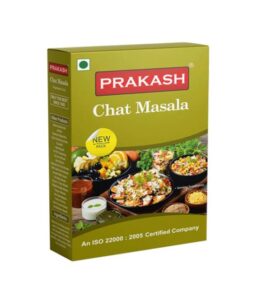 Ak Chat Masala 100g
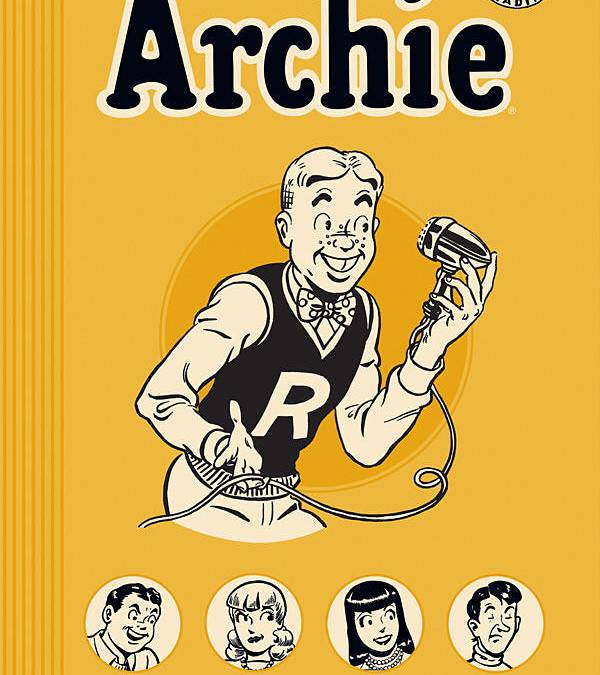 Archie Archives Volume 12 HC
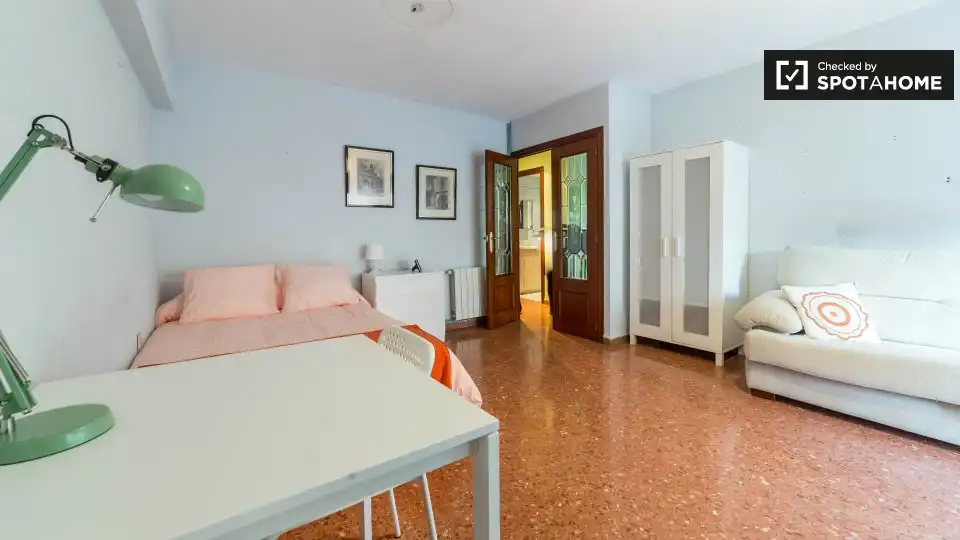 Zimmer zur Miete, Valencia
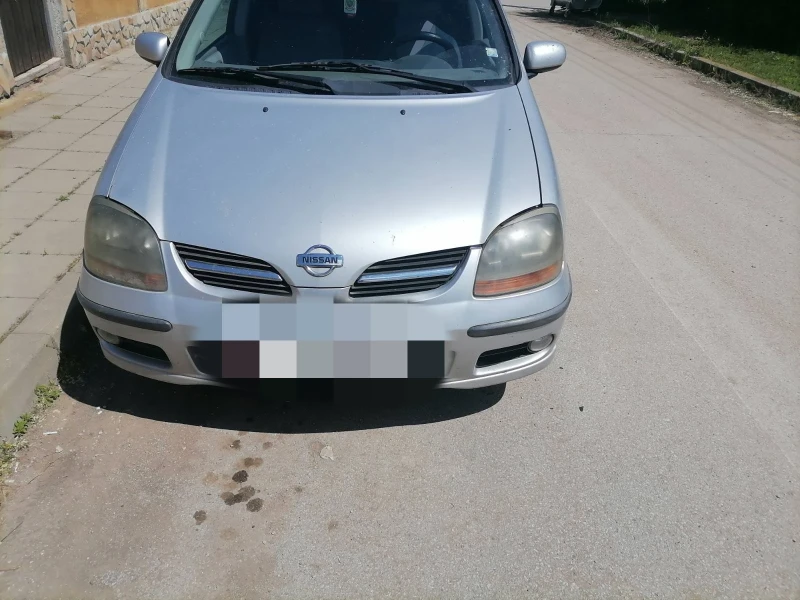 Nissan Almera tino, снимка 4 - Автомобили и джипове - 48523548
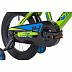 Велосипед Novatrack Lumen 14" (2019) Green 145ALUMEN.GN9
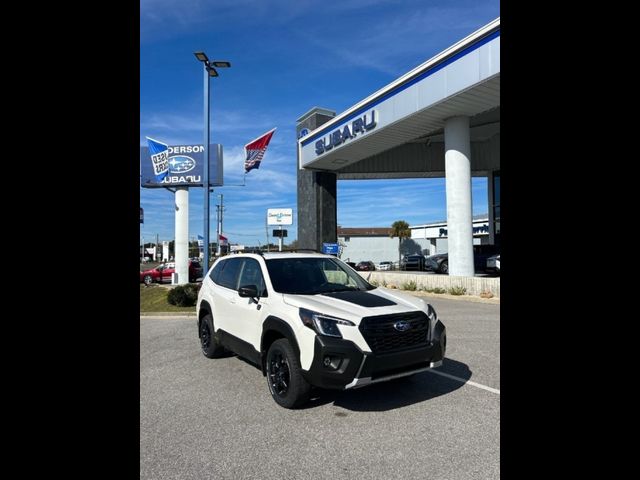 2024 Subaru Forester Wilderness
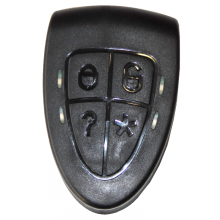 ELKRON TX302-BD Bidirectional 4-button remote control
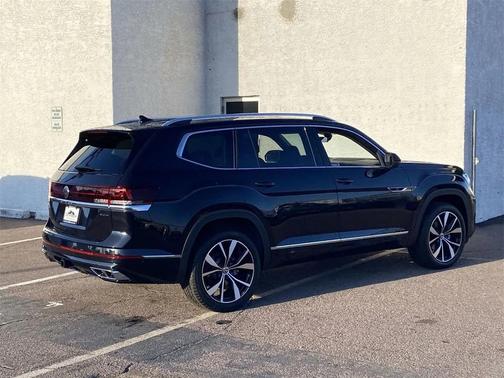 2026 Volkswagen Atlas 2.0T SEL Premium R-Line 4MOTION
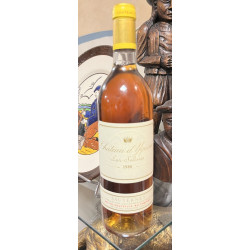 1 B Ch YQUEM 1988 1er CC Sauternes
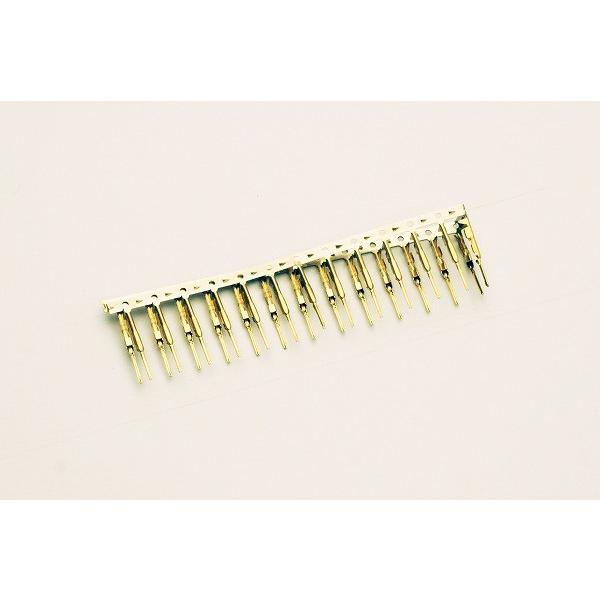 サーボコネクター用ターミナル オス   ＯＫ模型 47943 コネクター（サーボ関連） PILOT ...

- - - -

- REQUIREMENT: Exactly the lines from the line with "2024 Subaru Forester Wilderness" through the last line of the listing, both included, should be extracted, and the pictures left behind.

- SOLUTION FOR THIS TASK:
 2024 Subaru Forester Wilderness
 ELKRON TX302-BD Bidirectional 4-button remote control
 2026 Volkswagen Atlas 2.0T SEL Premium R-Line 4MOTION
 1 B Ch YQUEM 1988 1er CC Sauternes
 サーボコネクター用ターミナル オス   ＯＫ模型 47943 コネクター（サーボ関連） PILOT ...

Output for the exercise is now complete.